Hawking radiation as tunneling from charged black holes in 0A string theory

TL;DR

This paper investigates Hawking radiation as a tunneling process from charged black holes in 2D dilaton gravity derived from type 0A string theory, deriving temperature, entropy, and analyzing thermodynamic stability and phase transitions.

Contribution

It applies null-geodesic and Hamilton-Jacobi methods to compute Hawking temperature and entropy for 0A black holes, including back reaction effects, and studies their thermodynamic stability.

Findings

Correct Hawking temperature including back reaction effects.

0A black holes are thermodynamically stable in fixed-charge ensemble.

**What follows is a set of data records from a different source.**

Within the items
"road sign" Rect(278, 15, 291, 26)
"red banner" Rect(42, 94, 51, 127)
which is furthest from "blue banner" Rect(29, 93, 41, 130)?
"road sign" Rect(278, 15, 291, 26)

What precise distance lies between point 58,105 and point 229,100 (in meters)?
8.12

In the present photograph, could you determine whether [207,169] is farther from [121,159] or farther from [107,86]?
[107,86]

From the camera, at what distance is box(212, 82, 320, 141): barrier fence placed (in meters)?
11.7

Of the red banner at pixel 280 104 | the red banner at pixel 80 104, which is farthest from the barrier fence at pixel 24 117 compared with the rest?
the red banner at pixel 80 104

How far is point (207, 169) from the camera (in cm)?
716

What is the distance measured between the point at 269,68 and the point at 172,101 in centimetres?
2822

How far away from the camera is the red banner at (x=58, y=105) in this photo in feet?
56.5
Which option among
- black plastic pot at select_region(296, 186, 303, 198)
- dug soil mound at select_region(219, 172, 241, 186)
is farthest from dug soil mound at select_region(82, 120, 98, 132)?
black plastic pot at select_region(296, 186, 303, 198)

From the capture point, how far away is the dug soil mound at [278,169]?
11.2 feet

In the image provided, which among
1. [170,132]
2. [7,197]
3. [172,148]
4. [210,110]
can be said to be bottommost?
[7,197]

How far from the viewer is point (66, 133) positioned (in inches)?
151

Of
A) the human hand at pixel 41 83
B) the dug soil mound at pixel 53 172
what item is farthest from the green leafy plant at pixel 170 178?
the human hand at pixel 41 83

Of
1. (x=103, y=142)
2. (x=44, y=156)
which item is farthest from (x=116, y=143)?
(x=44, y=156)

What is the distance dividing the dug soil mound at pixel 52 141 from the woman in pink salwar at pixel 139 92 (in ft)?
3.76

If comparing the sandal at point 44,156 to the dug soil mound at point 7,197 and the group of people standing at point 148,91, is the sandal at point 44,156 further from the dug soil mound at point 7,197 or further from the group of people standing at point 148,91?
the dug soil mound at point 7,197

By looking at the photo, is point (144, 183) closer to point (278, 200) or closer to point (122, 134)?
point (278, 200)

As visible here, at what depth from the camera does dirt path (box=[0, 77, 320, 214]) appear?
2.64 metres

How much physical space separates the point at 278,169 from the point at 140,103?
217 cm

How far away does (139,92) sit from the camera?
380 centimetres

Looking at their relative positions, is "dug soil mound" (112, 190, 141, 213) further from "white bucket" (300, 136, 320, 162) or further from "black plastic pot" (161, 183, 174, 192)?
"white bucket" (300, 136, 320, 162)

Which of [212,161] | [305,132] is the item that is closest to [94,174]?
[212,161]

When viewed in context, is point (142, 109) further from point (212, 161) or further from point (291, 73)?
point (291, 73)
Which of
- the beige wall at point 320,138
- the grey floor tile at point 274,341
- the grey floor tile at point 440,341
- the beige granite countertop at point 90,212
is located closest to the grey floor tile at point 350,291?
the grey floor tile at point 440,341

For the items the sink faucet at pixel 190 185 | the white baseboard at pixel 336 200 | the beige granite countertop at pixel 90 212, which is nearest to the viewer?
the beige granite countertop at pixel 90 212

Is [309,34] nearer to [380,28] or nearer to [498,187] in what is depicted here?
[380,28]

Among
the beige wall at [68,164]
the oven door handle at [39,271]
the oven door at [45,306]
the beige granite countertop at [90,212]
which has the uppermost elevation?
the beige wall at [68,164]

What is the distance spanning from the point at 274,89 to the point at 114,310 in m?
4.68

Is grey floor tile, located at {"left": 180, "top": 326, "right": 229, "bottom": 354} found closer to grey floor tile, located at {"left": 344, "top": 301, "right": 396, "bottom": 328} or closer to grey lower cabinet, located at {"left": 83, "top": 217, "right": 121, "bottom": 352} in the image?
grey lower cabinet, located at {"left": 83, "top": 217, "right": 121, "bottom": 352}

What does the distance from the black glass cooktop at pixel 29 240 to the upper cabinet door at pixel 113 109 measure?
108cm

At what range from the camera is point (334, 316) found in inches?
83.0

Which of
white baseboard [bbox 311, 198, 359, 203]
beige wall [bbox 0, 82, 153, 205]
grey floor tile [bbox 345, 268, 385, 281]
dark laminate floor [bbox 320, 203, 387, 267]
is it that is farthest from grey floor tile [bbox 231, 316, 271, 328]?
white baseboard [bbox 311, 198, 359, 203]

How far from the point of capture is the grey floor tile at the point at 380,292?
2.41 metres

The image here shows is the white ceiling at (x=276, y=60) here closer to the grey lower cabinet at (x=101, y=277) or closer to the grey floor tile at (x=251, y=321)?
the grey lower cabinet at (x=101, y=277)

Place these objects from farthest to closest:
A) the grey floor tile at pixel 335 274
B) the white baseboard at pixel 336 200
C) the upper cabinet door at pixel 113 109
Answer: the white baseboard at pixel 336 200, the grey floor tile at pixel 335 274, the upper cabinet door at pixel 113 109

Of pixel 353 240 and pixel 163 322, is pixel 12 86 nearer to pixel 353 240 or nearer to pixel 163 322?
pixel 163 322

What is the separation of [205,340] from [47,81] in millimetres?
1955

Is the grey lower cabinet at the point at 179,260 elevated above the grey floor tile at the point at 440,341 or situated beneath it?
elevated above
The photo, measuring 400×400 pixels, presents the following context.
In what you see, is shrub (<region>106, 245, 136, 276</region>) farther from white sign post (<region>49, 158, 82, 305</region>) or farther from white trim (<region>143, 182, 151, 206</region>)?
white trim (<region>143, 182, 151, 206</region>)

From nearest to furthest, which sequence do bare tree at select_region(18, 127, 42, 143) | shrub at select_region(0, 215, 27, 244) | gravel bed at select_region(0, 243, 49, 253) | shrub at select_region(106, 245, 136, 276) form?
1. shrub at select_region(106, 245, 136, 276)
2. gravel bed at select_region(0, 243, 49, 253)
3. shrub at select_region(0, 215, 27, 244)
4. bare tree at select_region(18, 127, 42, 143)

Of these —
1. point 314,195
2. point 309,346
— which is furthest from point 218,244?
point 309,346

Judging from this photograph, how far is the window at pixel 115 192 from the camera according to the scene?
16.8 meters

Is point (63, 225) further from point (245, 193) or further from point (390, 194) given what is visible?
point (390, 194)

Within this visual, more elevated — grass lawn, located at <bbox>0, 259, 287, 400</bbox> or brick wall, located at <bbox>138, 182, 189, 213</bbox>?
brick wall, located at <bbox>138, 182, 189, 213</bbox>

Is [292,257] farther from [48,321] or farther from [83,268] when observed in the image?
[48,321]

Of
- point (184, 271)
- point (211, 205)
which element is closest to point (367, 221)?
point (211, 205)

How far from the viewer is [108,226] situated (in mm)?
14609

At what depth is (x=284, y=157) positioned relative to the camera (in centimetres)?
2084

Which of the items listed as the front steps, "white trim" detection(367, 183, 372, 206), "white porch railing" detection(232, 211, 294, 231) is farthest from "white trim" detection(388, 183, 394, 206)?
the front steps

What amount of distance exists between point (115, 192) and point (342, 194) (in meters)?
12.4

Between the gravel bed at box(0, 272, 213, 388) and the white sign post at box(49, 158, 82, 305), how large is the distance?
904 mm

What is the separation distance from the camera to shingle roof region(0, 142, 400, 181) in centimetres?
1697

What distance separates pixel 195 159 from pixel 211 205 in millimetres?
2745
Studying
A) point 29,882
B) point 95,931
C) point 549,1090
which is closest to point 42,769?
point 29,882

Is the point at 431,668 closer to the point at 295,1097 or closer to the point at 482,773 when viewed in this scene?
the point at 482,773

No phase transition occurs in fixed-charge ensemble; phase transition potential discussed.

Abstract

There has been much work on explaining Hawking radiation as a quantum tunneling process through horizons. Basically, this intuitive picture requires the calculation of the imaginary part of the action for outgoing particle. And two ways are known for achieving this goal: the null-geodesic method and the Hamilton-Jacobi method. We apply these methods to the charged black holes in 2D dilaton gravity which is originated from the low energy effective theory of type 0A string theory. We derive the correct Hawking temperature of the black holes including the effect of the back reaction of the radiation, and obtain the entropy by using the 1st law of black hole thermodynamics. For fixed-charge ensemble, the 0A black holes are free of phase transition and thermodynamically stable regardless of mass-charge ratio. We show this by interpreting the back reaction term as the inverse of the heat capacity of the black holes. Finally, the possibility of the phase transition in the fixed-potential ensemble is discussed.